Pump and dump: New era of cryptocurrency scam

– Shiv Sankar

Introduction

Pump and Dump refers to a financial scam in which false and misleading claims are used artificially to promote and inflate a stock. Because the price in most instances of planned Pump and Dump declines, buyers who purchased at the top of the market lose the value of their assets. These methods artificially increase the price of an asset so that a select few can sell at a higher price. For cryptocurrencies, a signal indicating which currency to buy is sent to insiders via a group messaging platform at the start of a pump. From the pumpers’ perspective, coordinated buying should increase trade activity and begin to drive up the price. When other buyers become interested and start buying, the price rises even further, the pumpers then sell the positions they bought earlier at entry prices.  In the equity market large scale scams have occurred using pump and dump such as Harshad Mehta and Jordan Belfort who are big investors or brokerage companies, seeking penny stocks because they have low values which can be easily inflated. Pump and Dump also takes advantage of the psychological fear of missing out. As a result, the hunt for comparable equities causes ordinary investors to fall prey to such scams.

--------------------------------------------------

Set tasks:
• a. According to the text on pump and dump scams, why do those running such schemes in the equity market seek out penny stocks?
• b. Revise the records from the line with "field of view = one of a larger specimen" up to and including the line with "modality = light microscopy", changing "thin blood film" to "thin blood smear" and leaving everything else as it is.
The records have no connection to the text.

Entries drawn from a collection
--------------------------------------------------

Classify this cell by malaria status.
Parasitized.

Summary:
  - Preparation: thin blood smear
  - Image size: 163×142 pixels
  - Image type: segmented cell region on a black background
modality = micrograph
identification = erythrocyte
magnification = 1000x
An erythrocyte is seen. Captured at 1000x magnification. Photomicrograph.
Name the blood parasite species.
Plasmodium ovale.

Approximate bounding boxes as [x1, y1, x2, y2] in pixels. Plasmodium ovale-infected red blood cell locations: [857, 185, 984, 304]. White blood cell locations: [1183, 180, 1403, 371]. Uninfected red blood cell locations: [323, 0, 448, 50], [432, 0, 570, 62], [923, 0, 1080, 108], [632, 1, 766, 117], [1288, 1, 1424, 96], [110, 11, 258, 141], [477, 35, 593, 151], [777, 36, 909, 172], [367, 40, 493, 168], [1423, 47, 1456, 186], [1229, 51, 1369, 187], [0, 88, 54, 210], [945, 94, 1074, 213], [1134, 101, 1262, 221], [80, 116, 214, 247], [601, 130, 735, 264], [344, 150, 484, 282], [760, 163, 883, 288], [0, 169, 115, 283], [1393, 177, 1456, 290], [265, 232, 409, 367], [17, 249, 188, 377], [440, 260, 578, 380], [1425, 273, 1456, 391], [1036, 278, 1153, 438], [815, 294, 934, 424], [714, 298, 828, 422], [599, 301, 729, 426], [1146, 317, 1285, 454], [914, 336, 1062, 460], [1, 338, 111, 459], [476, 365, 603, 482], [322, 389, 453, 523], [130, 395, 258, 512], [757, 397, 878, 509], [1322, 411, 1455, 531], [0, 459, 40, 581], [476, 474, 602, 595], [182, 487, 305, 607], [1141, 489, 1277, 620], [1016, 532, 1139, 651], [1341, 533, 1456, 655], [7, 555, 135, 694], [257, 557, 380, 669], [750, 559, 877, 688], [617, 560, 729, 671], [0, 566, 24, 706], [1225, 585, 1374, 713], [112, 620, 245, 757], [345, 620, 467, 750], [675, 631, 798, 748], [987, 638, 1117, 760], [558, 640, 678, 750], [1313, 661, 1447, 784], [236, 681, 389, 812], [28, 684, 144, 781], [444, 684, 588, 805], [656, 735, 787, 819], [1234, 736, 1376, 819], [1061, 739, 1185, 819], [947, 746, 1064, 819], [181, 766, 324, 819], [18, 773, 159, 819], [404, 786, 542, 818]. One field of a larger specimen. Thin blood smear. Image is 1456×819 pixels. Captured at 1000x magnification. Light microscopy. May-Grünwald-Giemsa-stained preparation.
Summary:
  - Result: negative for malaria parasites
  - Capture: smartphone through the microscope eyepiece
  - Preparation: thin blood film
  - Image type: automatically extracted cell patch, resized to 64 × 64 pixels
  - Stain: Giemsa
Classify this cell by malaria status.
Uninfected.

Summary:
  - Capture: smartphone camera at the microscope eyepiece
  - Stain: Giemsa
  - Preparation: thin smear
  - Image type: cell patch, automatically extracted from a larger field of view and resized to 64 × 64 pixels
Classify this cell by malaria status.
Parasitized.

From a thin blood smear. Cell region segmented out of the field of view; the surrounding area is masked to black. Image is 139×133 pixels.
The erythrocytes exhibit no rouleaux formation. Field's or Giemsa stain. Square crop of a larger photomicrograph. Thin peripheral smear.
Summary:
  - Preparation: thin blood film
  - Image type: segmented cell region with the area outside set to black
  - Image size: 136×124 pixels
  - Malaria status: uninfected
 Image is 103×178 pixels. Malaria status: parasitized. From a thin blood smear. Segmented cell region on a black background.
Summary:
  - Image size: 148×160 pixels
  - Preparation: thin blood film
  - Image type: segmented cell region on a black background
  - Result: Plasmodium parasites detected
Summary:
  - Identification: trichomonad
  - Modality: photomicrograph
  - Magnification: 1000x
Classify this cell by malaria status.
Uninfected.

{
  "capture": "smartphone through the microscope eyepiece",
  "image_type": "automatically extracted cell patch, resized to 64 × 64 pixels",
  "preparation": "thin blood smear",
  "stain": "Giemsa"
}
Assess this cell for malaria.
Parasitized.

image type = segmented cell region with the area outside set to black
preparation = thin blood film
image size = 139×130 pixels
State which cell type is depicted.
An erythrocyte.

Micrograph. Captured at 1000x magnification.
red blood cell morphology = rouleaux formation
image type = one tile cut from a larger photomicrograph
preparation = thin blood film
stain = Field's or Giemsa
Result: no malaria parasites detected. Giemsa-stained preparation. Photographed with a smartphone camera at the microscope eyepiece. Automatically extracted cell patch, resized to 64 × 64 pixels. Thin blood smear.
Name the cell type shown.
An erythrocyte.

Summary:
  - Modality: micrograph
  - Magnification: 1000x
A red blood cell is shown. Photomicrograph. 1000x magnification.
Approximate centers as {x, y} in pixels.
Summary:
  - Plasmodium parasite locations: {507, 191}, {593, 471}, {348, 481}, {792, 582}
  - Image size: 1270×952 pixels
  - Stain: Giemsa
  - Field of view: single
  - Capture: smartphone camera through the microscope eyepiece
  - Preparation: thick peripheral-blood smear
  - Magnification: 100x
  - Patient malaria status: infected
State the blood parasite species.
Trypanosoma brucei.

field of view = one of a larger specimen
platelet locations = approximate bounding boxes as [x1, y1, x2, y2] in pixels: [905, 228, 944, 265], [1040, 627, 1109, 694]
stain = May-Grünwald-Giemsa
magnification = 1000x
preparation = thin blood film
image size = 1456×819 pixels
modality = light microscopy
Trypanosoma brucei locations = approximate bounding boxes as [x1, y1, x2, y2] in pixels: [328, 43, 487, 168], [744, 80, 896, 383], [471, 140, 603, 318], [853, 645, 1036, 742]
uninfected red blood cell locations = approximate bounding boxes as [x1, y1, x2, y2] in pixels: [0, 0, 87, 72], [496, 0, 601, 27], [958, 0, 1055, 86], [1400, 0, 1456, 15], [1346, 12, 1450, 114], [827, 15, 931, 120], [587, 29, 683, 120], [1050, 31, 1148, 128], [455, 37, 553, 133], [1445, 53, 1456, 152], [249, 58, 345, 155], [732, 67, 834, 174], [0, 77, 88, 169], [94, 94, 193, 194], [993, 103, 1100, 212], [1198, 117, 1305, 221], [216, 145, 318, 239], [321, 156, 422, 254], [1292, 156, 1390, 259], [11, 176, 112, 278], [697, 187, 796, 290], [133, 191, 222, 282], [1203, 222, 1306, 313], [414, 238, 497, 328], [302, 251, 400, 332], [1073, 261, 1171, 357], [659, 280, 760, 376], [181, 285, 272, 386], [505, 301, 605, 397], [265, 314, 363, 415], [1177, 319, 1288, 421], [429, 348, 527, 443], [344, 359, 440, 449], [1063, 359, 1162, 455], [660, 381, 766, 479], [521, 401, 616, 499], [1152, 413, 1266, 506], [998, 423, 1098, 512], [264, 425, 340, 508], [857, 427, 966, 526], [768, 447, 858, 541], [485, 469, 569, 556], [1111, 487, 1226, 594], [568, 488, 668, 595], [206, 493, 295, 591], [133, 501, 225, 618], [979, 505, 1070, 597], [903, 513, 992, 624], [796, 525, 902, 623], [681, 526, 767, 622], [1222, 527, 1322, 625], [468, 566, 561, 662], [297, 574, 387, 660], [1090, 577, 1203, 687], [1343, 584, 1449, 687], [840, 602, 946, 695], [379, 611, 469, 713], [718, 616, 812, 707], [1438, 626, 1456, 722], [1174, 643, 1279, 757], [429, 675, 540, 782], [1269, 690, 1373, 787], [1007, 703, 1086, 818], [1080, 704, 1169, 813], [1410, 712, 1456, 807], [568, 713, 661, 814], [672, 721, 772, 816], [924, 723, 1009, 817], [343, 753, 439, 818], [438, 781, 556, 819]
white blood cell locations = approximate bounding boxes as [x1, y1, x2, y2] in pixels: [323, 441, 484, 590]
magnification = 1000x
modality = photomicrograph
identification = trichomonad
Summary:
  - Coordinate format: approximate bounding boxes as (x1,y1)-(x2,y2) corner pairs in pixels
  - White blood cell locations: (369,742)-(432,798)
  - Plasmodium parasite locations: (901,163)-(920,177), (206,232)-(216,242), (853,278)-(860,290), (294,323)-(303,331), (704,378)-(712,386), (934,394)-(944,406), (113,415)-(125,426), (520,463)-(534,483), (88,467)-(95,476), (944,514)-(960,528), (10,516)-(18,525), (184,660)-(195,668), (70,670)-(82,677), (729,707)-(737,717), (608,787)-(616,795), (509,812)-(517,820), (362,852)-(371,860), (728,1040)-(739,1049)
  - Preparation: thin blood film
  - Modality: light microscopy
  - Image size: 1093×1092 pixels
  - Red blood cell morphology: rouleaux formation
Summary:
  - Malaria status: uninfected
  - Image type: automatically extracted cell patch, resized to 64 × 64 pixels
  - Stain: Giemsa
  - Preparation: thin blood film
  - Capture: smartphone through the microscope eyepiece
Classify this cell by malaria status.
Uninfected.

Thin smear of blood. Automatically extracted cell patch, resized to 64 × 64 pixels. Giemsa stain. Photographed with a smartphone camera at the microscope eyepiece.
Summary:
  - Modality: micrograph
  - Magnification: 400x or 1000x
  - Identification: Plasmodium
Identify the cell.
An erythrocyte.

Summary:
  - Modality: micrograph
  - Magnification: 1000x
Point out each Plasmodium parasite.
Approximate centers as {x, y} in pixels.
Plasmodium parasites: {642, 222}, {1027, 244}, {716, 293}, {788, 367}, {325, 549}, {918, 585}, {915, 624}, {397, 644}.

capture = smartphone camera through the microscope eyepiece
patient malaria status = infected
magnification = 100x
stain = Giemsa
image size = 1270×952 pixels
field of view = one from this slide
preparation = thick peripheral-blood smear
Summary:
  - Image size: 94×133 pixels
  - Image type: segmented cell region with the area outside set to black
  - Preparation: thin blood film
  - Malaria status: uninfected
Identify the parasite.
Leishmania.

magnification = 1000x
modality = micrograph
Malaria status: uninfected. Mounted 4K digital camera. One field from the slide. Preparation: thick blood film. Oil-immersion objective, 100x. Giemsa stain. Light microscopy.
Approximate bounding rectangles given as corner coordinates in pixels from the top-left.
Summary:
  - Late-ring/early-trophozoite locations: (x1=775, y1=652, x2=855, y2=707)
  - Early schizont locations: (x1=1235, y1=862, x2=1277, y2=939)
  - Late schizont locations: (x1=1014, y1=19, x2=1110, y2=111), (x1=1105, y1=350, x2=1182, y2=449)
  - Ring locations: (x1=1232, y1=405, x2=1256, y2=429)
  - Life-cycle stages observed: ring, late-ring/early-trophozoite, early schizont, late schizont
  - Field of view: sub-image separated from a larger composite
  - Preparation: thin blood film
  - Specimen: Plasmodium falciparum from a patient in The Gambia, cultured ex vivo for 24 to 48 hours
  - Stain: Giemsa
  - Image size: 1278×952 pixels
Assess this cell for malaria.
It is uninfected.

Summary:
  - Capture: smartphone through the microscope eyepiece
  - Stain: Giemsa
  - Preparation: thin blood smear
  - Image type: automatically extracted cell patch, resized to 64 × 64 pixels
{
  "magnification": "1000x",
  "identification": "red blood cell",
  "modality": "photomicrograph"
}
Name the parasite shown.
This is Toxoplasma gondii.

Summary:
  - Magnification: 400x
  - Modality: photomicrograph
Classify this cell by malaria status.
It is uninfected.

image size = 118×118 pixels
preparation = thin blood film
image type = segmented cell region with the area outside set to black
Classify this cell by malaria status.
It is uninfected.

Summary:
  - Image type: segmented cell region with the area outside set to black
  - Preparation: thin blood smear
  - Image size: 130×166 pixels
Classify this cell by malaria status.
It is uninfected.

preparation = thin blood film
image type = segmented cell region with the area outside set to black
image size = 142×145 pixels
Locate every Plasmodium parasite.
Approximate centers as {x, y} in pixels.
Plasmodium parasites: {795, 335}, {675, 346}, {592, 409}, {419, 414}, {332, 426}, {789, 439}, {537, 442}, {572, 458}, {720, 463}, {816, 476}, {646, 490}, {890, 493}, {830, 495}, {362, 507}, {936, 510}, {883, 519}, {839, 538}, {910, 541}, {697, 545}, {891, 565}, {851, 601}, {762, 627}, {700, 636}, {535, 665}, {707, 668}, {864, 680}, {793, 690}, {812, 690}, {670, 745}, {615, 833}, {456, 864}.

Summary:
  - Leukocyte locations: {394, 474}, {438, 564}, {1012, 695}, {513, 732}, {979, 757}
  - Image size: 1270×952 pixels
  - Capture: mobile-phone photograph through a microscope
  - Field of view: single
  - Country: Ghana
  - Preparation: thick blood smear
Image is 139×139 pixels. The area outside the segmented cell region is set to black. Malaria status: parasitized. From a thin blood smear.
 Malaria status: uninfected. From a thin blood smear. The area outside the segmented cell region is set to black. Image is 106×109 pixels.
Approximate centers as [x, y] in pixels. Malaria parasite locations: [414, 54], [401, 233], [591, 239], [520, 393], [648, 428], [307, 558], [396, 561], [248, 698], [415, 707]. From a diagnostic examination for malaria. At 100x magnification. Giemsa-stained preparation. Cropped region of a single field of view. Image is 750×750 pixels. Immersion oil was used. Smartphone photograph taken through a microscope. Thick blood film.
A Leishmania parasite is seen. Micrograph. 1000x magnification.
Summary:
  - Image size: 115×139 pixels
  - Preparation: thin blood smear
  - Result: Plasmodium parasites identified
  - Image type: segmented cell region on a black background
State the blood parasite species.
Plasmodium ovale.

--------------------------------------------------

Answers to the exercise:
• a. They seek out penny stocks because these stocks have low values, which can be easily inflated.

• b.
field of view = one of a larger specimen
platelet locations = approximate bounding boxes as [x1, y1, x2, y2] in pixels: [905, 228, 944, 265], [1040, 627, 1109, 694]
stain = May-Grünwald-Giemsa
magnification = 1000x
preparation = thin blood smear
image size = 1456×819 pixels
modality = light microscopy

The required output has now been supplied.